I'm not opposed to including NexViT, but, as with @bonlime, I'm not a fan of the pooling as orginally implemented and think it should be improved.
In my recent CoAtNet / MaxViT work I hit similar requirements to do spatial pooling in regions that would normally be BLC layout. The reshape + permutes are always a bit awkward. I ended up bechmarking options and using BCHW ended up only having a minor impact (on GPU) and was quite a bit better for PyTorch XLA on TPU. https://github.com/rwightman/pytorch-image-models/blob/master/timm/models/maxxvit.py#L714
I noticed the PR, it will require some additional work to be mergable in timm, recent maxxvit.py, gcvit.py, mvitv2 should serve as examples for what needs to be implemented to pass the tests. torchscript must be supported, and thus einops must be removed.
Something else to note, using the 'fast norm' options in timm now improves BCHW especially, without the upcast to float32 caused by builtin torch LayerNorm (or GN), channels_last layout will be faster for highly convolutional regions... I've tested this on ConvNeXt and CoAtNet architectures... there is still ? as to whether disabling the float32 upcast impacts training of the larger models, I've satisfied myself that it does not notably impact smaller model scale training (why it is still an optional flag to be enabled)

- Work instructions:
A – Please reproduce the part of the timm forum post that begins at the words "I'm not opposed" and ends after the words "must be removed.".
B – For each statement, say whether the timm forum post agrees with it (yes or no) and quote the deciding words. (i) The writer found that BCHW layout was quite a bit better for PyTorch XLA on TPU. (ii) The writer says einops can stay in the code as long as torchscript is supported. (iii) The writer has confirmed that disabling the float32 upcast does not affect training of the larger models.

- Items stored in a collection:
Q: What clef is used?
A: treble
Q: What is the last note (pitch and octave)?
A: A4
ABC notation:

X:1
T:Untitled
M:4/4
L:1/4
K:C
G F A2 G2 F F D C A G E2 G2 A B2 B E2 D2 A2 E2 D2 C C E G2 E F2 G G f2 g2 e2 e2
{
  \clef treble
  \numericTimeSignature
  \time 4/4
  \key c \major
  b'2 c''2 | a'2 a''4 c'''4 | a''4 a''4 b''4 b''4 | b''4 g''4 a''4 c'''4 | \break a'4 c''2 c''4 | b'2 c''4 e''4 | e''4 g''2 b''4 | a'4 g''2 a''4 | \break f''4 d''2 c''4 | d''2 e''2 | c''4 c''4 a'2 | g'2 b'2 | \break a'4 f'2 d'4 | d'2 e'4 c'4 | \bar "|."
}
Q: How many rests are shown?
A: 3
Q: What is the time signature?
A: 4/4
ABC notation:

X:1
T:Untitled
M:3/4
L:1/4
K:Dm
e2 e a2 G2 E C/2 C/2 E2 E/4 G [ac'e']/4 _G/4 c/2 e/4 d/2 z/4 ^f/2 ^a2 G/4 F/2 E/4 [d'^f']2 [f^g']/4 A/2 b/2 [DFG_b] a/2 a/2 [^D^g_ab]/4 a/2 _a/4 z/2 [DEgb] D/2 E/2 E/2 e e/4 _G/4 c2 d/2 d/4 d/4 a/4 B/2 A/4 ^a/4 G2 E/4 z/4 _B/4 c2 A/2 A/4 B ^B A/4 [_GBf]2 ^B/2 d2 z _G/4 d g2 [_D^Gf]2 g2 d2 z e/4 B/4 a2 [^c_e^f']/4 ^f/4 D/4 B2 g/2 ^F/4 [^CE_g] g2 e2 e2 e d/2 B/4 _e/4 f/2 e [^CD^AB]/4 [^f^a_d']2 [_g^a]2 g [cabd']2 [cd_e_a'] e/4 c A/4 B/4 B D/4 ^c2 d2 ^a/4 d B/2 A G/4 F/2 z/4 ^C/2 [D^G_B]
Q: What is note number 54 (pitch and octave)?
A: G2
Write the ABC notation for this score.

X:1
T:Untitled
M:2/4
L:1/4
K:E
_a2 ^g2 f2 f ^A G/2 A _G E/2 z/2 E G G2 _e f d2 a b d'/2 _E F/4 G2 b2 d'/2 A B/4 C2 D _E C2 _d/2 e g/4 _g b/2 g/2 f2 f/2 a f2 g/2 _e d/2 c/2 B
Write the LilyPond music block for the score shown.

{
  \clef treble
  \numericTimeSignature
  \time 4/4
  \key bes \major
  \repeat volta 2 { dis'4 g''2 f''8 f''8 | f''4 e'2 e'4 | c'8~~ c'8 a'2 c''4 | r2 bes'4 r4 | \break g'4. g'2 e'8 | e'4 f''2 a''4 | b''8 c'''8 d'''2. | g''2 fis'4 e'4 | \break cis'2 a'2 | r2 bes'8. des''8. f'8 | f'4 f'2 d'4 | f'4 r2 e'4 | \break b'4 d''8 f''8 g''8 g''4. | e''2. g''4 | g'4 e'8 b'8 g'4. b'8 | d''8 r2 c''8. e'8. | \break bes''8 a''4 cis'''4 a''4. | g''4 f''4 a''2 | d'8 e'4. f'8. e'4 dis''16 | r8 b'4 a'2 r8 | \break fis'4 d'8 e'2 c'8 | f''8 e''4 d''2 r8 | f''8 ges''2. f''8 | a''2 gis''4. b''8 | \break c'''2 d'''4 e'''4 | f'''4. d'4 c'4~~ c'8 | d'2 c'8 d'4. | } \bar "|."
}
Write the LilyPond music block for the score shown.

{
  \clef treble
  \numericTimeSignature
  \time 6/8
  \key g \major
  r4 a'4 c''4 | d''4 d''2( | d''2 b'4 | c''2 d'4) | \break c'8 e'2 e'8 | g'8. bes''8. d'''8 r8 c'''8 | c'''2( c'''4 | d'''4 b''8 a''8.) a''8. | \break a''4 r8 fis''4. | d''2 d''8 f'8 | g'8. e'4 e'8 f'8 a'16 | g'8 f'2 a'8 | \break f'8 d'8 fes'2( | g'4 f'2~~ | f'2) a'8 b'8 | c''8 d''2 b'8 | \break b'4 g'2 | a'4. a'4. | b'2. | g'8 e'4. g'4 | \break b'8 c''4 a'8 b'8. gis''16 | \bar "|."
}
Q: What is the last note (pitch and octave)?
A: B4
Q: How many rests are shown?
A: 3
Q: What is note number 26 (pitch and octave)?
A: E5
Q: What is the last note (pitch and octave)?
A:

- Per-task outputs:
A –
I'm not opposed to including NexViT, but, as with @bonlime, I'm not a fan of the pooling as orginally implemented and think it should be improved.
In my recent CoAtNet / MaxViT work I hit similar requirements to do spatial pooling in regions that would normally be BLC layout. The reshape + permutes are always a bit awkward. I ended up bechmarking options and using BCHW ended up only having a minor impact (on GPU) and was quite a bit better for PyTorch XLA on TPU. https://github.com/rwightman/pytorch-image-models/blob/master/timm/models/maxxvit.py#L714
I noticed the PR, it will require some additional work to be mergable in timm, recent maxxvit.py, gcvit.py, mvitv2 should serve as examples for what needs to be implemented to pass the tests. torchscript must be supported, and thus einops must be removed.

B –
(i) Yes: "was quite a bit better for PyTorch XLA on TPU"
(ii) No: "torchscript must be supported, and thus einops must be removed."
(iii) No: "there is still ? as to whether disabling the float32 upcast impacts training of the larger models"